Concentrated solar attracts big-name investors

Kleiner Perkins and Goldman Sachs both show interest in veteran CPV systems manufacturer.

Candace Lombardi
In a software-driven world, it's easy to forget about the nuts and bolts. Whether it's cars, robots, personal gadgetry or industrial machines, Candace Lombardi examines the moving parts that keep our world rotating. A journalist who divides her time between the United States and the United Kingdom, Lombardi has written about technology for the sites of The New York Times, CNET, USA Today, MSN, ZDNet, Silicon.com, and GameSpot. She is a member of the CNET Blog Network and is not a current employee of CNET.
Candace Lombardi
2 min read
Amonix large-scale concentrated solar panels. Amonix

The concentrated photovoltaics industry got another nod of confidence Wednesday.

Amonix, a CPV manufacturer, announced it has raised $129.4 million in Series B funding, with Kleiner Perkins named the lead investor. The Seal Beach, Calif.-based company said it will use the funds to expand manufacturing in an effort to get its CPVs out the door more quickly.

Concentrated photovoltaic (CPV) solar systems differ from regular solar panels in that they use lenses or mirrors to concentrate sunlight on solar cells to maximize the amount of electricity you can generate from solar rays. The technology, while more expensive than regular PVs, is believed to offer more efficiency in terms of electricity and the amount of land or space needed to use them.

Amonix makes large-scale systems that would be sold to and used by utilities.

It's not a new technology per say, but one that's become perfected to reach scalability and attract the kind of investment needed to spur its popularity in the market.
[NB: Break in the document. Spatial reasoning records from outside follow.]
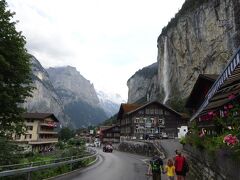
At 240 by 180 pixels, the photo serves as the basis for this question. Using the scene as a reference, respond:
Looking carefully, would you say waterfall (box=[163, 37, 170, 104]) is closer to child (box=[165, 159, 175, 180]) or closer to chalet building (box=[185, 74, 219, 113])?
chalet building (box=[185, 74, 219, 113])

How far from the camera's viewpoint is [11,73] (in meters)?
16.9

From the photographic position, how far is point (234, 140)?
7.21 m

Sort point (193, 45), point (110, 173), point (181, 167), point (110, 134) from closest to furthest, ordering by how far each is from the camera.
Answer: point (181, 167)
point (110, 173)
point (193, 45)
point (110, 134)

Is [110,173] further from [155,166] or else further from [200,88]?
[200,88]

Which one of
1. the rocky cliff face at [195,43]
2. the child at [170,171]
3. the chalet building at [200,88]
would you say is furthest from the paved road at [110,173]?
the rocky cliff face at [195,43]

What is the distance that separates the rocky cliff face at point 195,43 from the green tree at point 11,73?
60.5 m

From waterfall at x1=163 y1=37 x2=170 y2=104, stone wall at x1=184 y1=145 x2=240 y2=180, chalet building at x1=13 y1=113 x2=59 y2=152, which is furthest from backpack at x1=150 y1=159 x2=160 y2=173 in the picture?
waterfall at x1=163 y1=37 x2=170 y2=104

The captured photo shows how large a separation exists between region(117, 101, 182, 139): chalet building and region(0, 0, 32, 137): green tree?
58870mm

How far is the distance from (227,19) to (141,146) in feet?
153

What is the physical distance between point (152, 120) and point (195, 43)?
117ft

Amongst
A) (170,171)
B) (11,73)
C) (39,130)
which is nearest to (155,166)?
(170,171)

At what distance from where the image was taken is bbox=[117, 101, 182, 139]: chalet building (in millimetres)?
76500

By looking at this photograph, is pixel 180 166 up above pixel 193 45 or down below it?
below

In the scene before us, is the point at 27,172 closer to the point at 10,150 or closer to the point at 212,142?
the point at 10,150
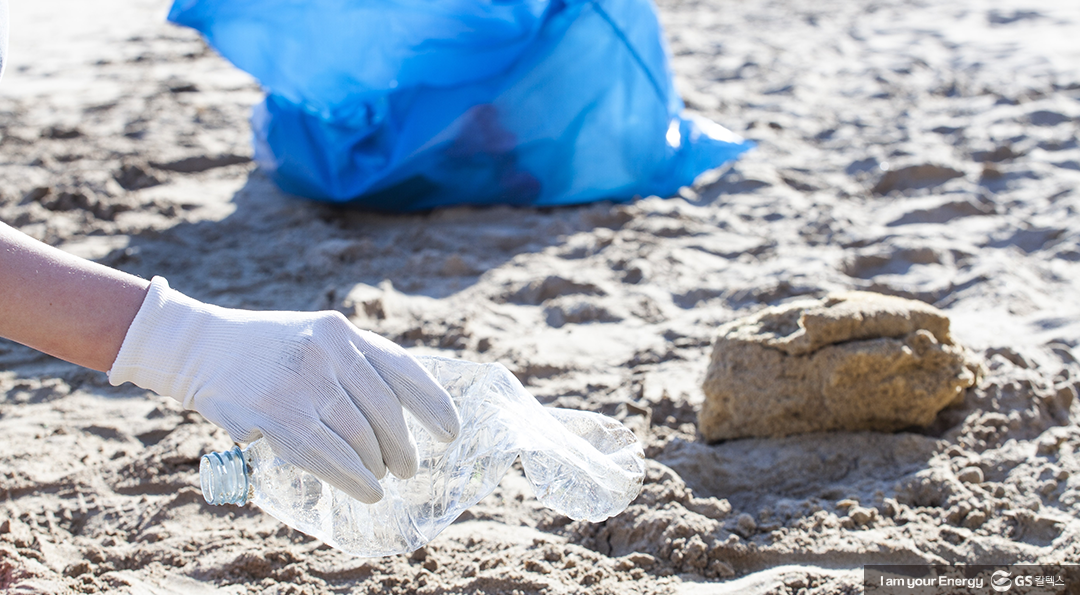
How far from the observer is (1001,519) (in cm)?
131

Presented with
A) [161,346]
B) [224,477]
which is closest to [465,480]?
[224,477]

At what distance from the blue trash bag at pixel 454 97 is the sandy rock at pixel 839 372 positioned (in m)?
1.24

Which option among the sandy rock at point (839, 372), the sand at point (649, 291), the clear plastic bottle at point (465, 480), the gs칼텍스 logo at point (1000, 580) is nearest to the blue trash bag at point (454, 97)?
the sand at point (649, 291)

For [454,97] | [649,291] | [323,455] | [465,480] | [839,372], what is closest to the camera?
[323,455]

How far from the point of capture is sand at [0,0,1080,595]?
4.23 feet

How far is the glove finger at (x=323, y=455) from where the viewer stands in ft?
3.23

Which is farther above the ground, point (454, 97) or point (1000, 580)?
point (454, 97)

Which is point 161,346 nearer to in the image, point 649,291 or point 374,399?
point 374,399

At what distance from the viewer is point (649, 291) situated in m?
2.19

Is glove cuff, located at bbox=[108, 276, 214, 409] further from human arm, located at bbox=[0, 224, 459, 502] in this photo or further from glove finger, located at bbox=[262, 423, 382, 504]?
glove finger, located at bbox=[262, 423, 382, 504]

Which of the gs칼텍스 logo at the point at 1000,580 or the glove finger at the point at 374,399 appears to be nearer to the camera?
the glove finger at the point at 374,399

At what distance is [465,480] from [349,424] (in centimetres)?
21

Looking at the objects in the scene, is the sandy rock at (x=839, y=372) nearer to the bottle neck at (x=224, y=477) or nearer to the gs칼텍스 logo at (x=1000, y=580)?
the gs칼텍스 logo at (x=1000, y=580)

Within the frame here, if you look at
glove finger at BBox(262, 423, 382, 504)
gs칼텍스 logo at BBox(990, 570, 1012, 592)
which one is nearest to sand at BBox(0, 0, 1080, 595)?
gs칼텍스 logo at BBox(990, 570, 1012, 592)
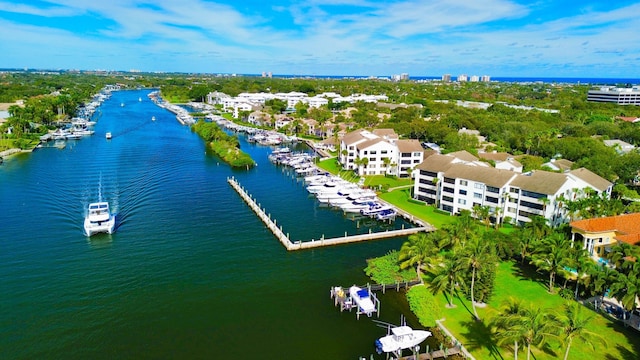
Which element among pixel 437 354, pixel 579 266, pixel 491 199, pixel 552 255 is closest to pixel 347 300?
pixel 437 354

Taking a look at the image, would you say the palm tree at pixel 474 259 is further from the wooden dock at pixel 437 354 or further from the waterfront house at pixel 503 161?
the waterfront house at pixel 503 161

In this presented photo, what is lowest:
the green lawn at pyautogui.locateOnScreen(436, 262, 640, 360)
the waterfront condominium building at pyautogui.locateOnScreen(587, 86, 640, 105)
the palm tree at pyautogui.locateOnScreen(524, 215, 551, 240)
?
the green lawn at pyautogui.locateOnScreen(436, 262, 640, 360)

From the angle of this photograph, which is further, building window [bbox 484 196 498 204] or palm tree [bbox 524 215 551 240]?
building window [bbox 484 196 498 204]

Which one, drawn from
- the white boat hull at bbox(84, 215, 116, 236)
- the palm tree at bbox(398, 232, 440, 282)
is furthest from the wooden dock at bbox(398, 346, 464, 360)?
the white boat hull at bbox(84, 215, 116, 236)

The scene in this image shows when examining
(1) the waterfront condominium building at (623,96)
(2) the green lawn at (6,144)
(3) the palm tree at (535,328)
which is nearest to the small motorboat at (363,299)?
(3) the palm tree at (535,328)

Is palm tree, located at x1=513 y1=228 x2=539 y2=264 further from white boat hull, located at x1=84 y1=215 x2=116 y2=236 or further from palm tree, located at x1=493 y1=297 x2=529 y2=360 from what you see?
white boat hull, located at x1=84 y1=215 x2=116 y2=236

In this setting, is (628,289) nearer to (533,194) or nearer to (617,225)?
(617,225)

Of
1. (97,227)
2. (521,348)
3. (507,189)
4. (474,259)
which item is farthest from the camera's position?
(507,189)
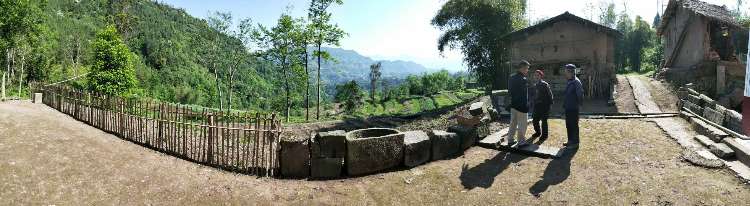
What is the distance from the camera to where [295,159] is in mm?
8688

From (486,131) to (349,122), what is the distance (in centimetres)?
1214

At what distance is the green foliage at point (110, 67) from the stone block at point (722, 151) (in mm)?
33475

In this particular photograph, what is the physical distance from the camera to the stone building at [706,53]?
723 inches

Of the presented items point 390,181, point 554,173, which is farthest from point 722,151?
point 390,181

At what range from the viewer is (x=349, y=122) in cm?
2278

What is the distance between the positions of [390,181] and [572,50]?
1699 centimetres

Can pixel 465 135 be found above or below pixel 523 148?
above

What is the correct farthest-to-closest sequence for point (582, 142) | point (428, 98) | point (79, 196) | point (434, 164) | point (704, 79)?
point (428, 98), point (704, 79), point (582, 142), point (434, 164), point (79, 196)

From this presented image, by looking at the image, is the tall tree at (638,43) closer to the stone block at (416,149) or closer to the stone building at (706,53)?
the stone building at (706,53)

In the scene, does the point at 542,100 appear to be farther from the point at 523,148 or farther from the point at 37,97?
the point at 37,97

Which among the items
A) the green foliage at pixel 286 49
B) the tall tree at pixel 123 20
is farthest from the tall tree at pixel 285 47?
the tall tree at pixel 123 20

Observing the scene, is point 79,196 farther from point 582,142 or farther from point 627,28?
point 627,28

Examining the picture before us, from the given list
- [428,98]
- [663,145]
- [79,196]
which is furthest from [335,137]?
[428,98]

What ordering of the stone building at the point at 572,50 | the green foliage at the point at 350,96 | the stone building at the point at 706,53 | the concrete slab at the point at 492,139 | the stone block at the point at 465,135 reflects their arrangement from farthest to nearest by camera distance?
the green foliage at the point at 350,96 < the stone building at the point at 572,50 < the stone building at the point at 706,53 < the concrete slab at the point at 492,139 < the stone block at the point at 465,135
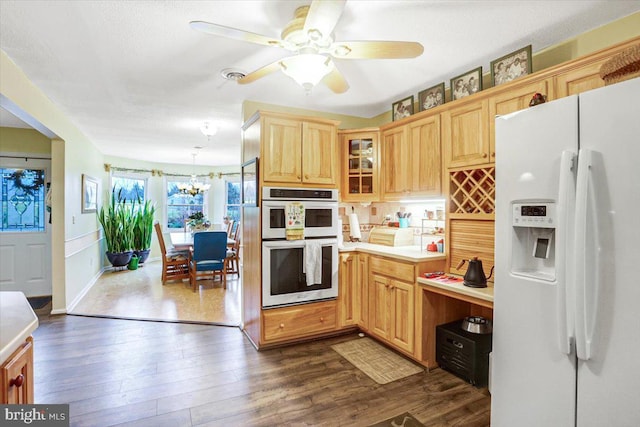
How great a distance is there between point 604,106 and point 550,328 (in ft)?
3.35

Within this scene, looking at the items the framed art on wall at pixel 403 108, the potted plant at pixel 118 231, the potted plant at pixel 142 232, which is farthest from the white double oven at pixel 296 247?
the potted plant at pixel 142 232

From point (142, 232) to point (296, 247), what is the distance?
540 centimetres

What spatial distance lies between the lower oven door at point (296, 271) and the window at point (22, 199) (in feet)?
13.1

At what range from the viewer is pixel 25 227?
4.70 m

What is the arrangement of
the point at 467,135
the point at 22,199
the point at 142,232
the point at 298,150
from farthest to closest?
the point at 142,232 → the point at 22,199 → the point at 298,150 → the point at 467,135

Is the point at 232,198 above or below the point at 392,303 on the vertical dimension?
above

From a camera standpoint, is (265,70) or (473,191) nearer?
(265,70)

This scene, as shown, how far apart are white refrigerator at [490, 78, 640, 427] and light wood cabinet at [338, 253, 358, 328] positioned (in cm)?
173

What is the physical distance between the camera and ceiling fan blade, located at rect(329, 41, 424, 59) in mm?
1759

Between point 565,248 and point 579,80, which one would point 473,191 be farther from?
point 565,248

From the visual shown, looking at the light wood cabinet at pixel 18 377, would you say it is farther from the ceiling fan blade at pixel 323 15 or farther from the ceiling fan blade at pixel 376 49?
the ceiling fan blade at pixel 376 49

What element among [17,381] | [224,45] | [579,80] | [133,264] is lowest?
[133,264]

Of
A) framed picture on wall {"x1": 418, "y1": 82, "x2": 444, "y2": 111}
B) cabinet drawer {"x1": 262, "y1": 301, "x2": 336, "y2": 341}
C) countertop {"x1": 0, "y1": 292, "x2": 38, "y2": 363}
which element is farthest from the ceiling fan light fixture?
cabinet drawer {"x1": 262, "y1": 301, "x2": 336, "y2": 341}

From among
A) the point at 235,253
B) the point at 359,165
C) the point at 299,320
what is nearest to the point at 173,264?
the point at 235,253
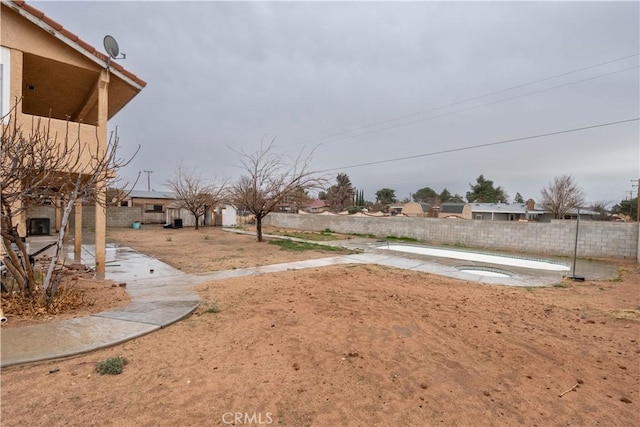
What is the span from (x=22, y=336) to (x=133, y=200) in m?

Amonix, in particular, claims to have gotten costs down by using less-expensive Fresnel lenses for amplifying sunlight and concentrating that onto its solar cells.

Even among green-tech developers offering clean energy options, there are environmental hurdles to be crossed, as solar farms take up space and still require transmission lines to tie in to the electric grid. Environmental agencies and the U.S. government are working to offer land solutions and avoid time-consuming legal challenges to developers. Concentrated solar, because it can offer more electricity from less physical space, is becoming more attractive as its technology gets less expensive. That's why Amonix, and its main rival SolFocus, has also been scoring big with investors and projects.

SolFocus garnered a $103 million (80 euro) deal with Empe Solar, a Spanish group promoting solar energy projects in 2008. In March of this year, SolFocus announced a deal with a California community college to install a 1-megawatt high-concentrator photovoltaic (CPV) solar farm on 6 acres of its campus.

So unlike most green tech investment stories you read about, Amonix is not a start-up. Rather, it has been developing solar technology for years. The company was actually founded in 1989 and by 1994 it had made a solar cell with 25.5 percent efficiency. R&D Magazine lauded that solar cell as one of the most significant breakthrough products of the year.

Amonix has already raised $25 million in Series A funding from the Goldman Sachs Group and MissionPoint Capital, as well as garnered $15.6 million in Department of Energy grants and $9.5 million in federal stimulus funds.

Other investors in the deal include Adams Street Partners, Angeleno Group, PCG Clean Energy & Technology Fund, Vedanta Capital, New Silk Route, The Westly Group, and existing Amonix investor MissionPoint Capital Partners.